Doveva allontanare l’idea del sesso, non ricordava nulla di sgradevole se non quando era andata con quel porco di politico. Il vaccino contro l’Aids. Sospirò. Era la cosa giusta da fare se vi fosse stata davvero la possibilità di cambiare. Le aziende farmaceutiche prosperavano come non mai in un periodo dove la pan sessualità era diffusa a macchia d’olio. Passavano mesi senza vedere una pubblicità contro l’Aids, come se il problema non esistesse più nei paesi del nord del mondo. Il numero di infetti era di nuovo in crescita invece. Il passaggio dal sesso virtuale sul web a quello vissuto era facile come mandare un’e-mail, come scambiarsi un numero di cellulare.
Il suo vaccino avrebbe potuto salvare moltissime vite in Africa, in Europa, ovunque. Rischiava la vita ogni volta che accarezzava l’idea, avvilita dalla lentezza dei colleghi nel trovare soluzioni, dalla corruzione dei governi sotto il tiro delle multinazionali chimiche, dall’ottusità della chiesa capace di schierarsi anche contro l’educazione sessuale nelle scuole che avverte sull’utilità del preservativo.
Del resto che frega al papa se delle bambine partoriscono bambolotti viventi che non si cambiano o si nutrono con il pennino del Nintendo. Anzi sono nuove anime da battezzare, nuove vittime da catechesi e nuovi corpi da stuprare.

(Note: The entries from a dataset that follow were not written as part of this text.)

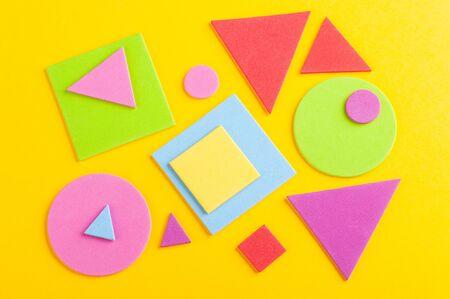 Abstrakter heller Hintergrund aus bunten geometrischen Figuren, aus Papier auf Gelb geschnitten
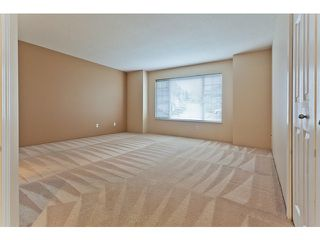 Photo 8: # 103 1685 PINETREE WY in Coquitlam: Westwood Plateau Townhouse for sale : MLS®# V1036037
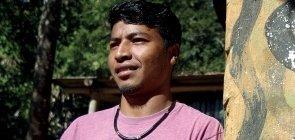 Homem indígena está usando camiseta rosa, ele olha para o lado e está com os braços cruzados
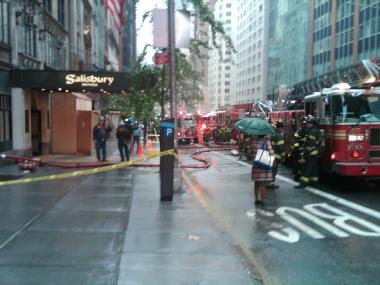 A blaze broke out in the basement of 123 W. 57th Street Tuesday morning, forcing evacuations, FDNY officials said.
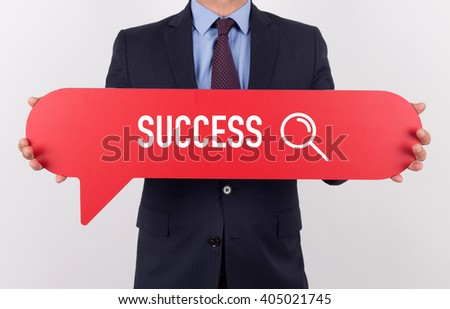 Businessman holding speech bubble with a word SUCCESS - stock photo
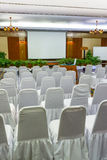 Seminar Room. Empty seminar room with covered chair, projector screen, stage, white board, stage and colourful carpet Royalty Free Stock Image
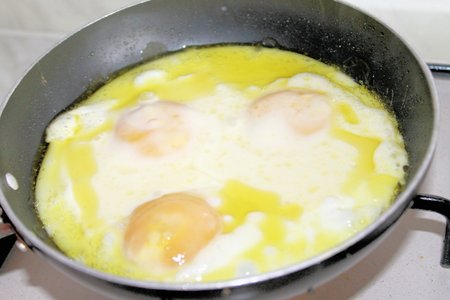 fried eggs: fried eggs in a frying pan Stock Photo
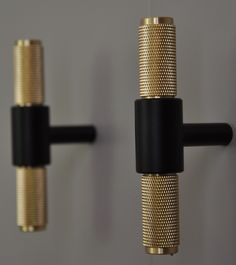 These stunning black and brass handles are from Buster and Punch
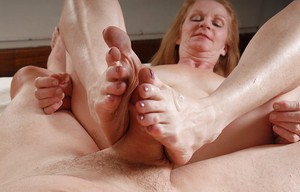 Sweet granny with long legs and saggy tits Tiffany dose a blowjob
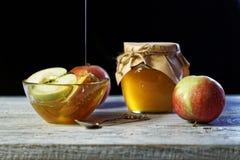 Pot de miel rustique et et de pommes sur la table en bois Nourriture traditionnelle de célébration pendant la nouvelle année juiv Images libres de droits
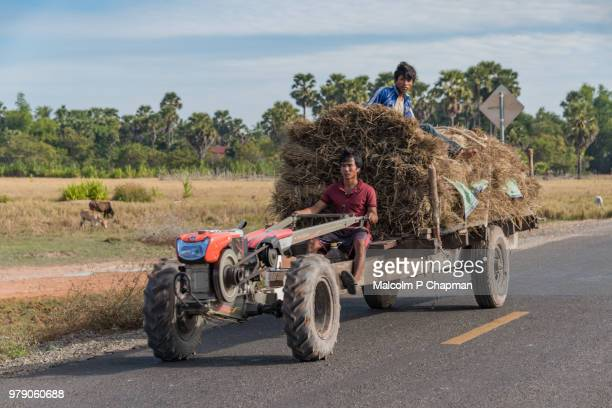 Small tractor and trailer loaded with hay on road near Kampong Them, Cambodia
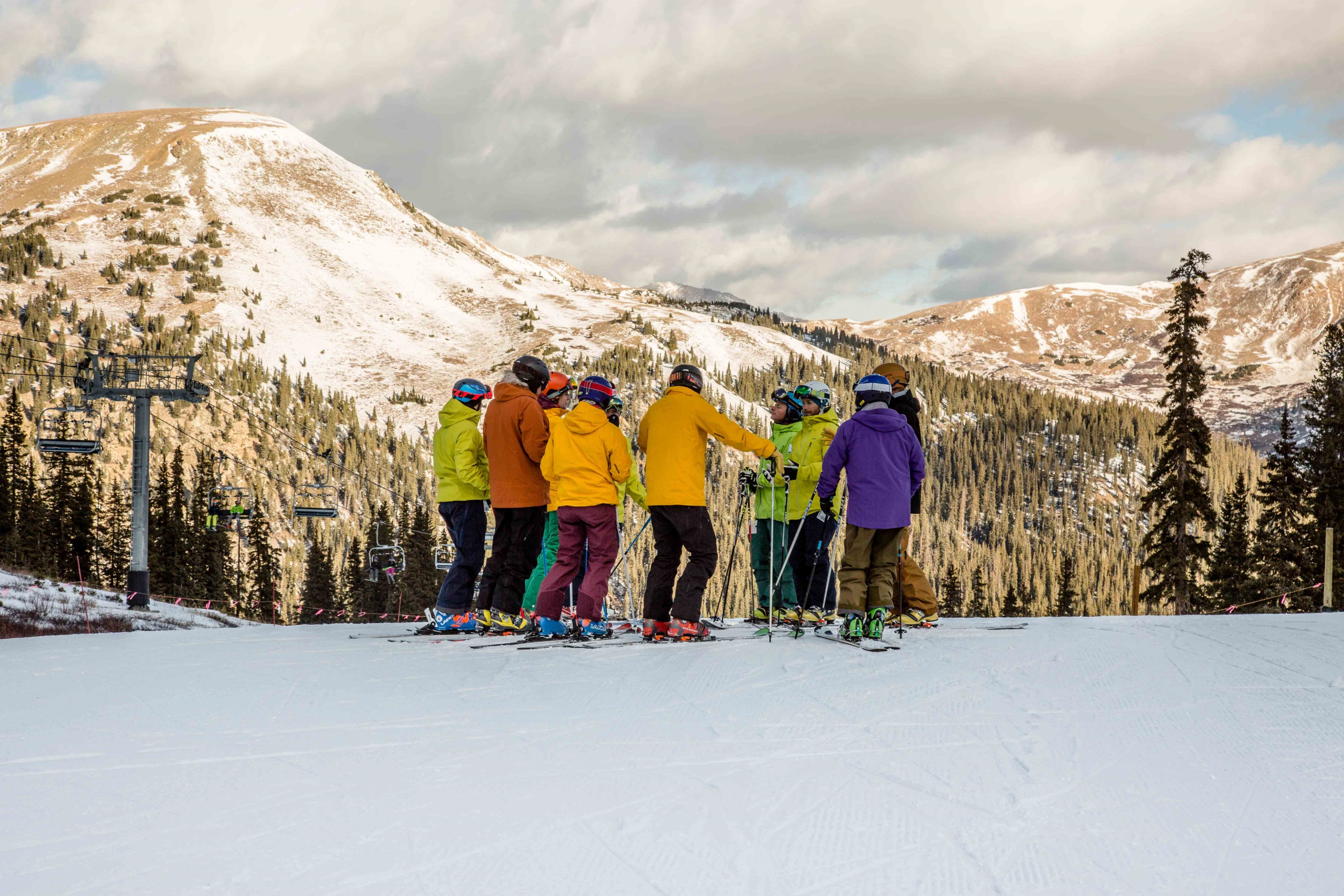 A group of alpine and telemark skiers gathers in a circle at the top of a run during the afternoon alpenglow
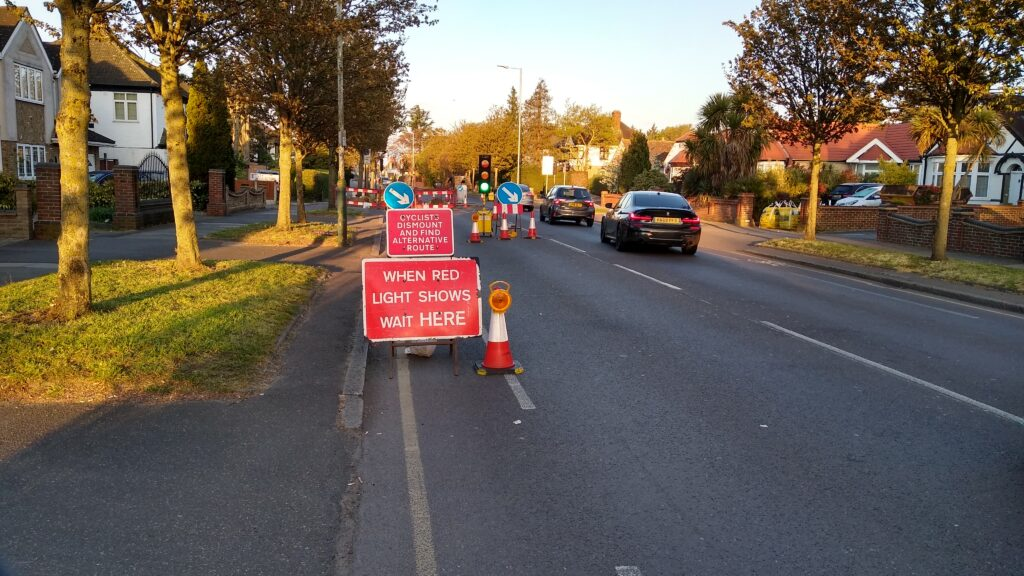 Roadwork signs block the painted cycle lane at a set of temporary traffic lights on a wide road. A smaller red sign above a larger red sign advising the traffic to stop when the light shows red says: 'cyclists's dismount and find an alternative route'.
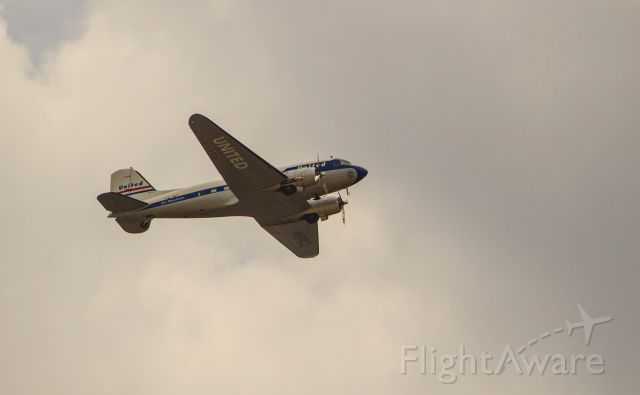 """Douglas DC-3 (N814CL) - Clay Lacys DC-3 flying westbound out of Long Beach Airport on Sunday, July 27, 2014.  Dubbed"""" Mainliner OConnor""""; in honor of Mary OConnor, one of United Airlines first flight attendants. OConnor had a fascinating aviation career:  see """"a rel=nofollow href=http://navymedicine.navylive.dodlive.mil/archives/4717http://navymedicine.navylive.dodlive.mil/archives/4717/a and her book:   Flying: The Story of a Pioneer Stewardess"""
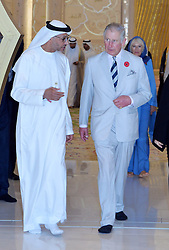 The Prince of Wales and the Duchess of Cornwall (at rear) visit Sheikh Zayed Grand Mosque in Abu Dhabi, United Arab Emirates, during the royal tour of the Middle East. Visitors to the mosque must remove their footwear, and Charles walked round in black socks while his wife went barefoot.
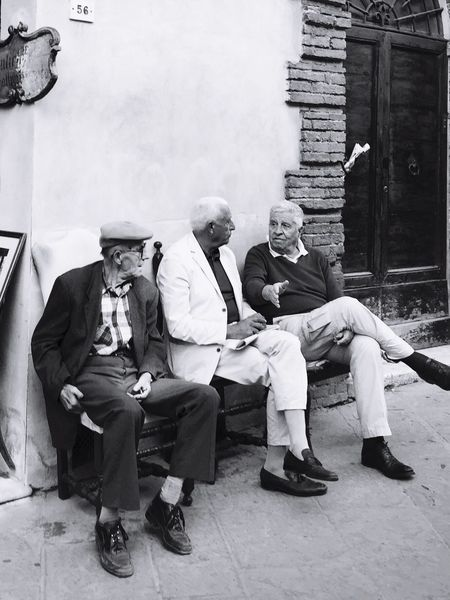 Three old man on a bench Senior Adult Senior Men Sitting Full Length Real People Men Senior Women Mature Men Built Structure Mature Adult Architecture Building Exterior Day Outdoors Women Togetherness Adult People Italian Take It Easy Relax Wise Man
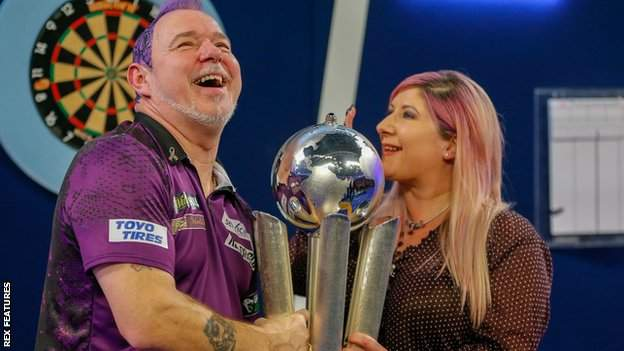 Peter and Jo Wright with the PDC World Championship trophy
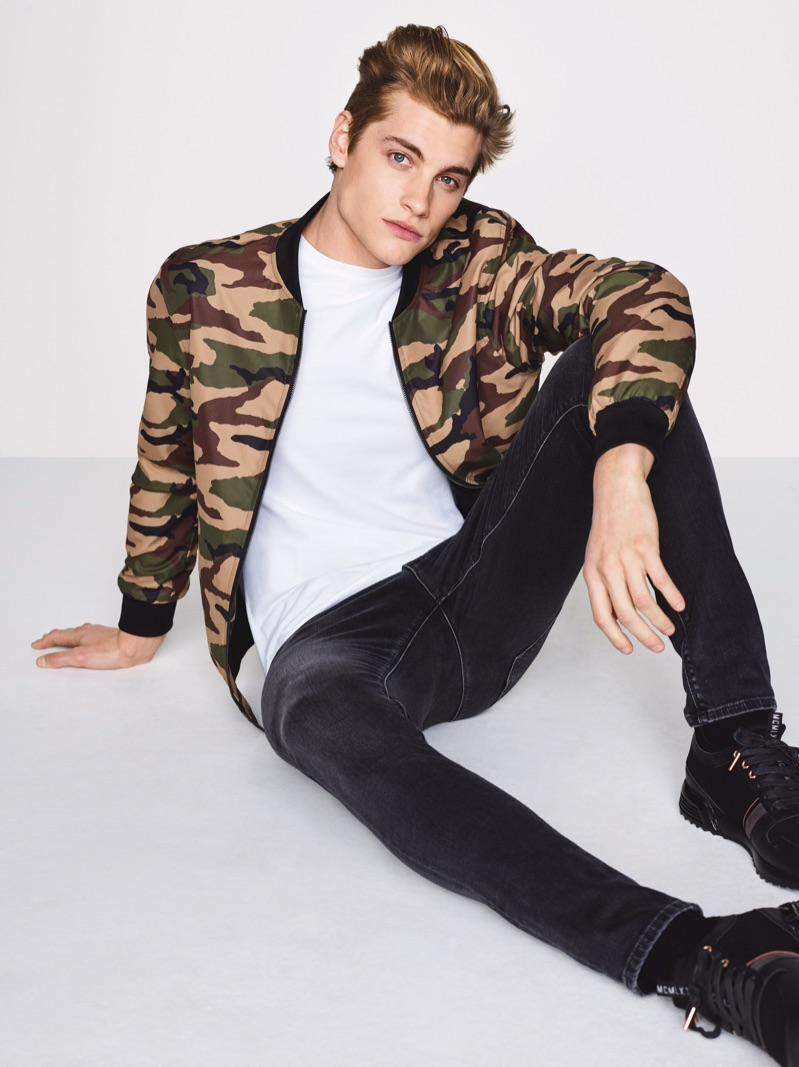 British model Rob Knighton wears a camouflage print bomber jacket with jeans by River Island.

Sorseggiò il vino per sconfiggere l’amarezza che sentiva dentro. Avrebbe voluto accanto un uomo in quel momento. Immaginò che fosse inginocchiato accanto a lei, accennò ad alzare il bacino come se qualcuno le stesse sfilando gli slip. Avrebbe preso i suoi capelli tra le mani con forza e spinto tra le sue cosce, gli avrebbe ordinato di leccarla fino a divorare la tristezza, di penetrarla per riempire il vuoto. Allungò una mano accanto a sé. Tasto il tessuto serico del mobile, il bordo intagliato. La visione non la eccitò. Ciò che desiderava davvero era un uomo che riempisse gli spazi della dormeuse, mentre la avvolgeva in un abbraccio e le accarezzava i capelli. Un uomo come Roberto.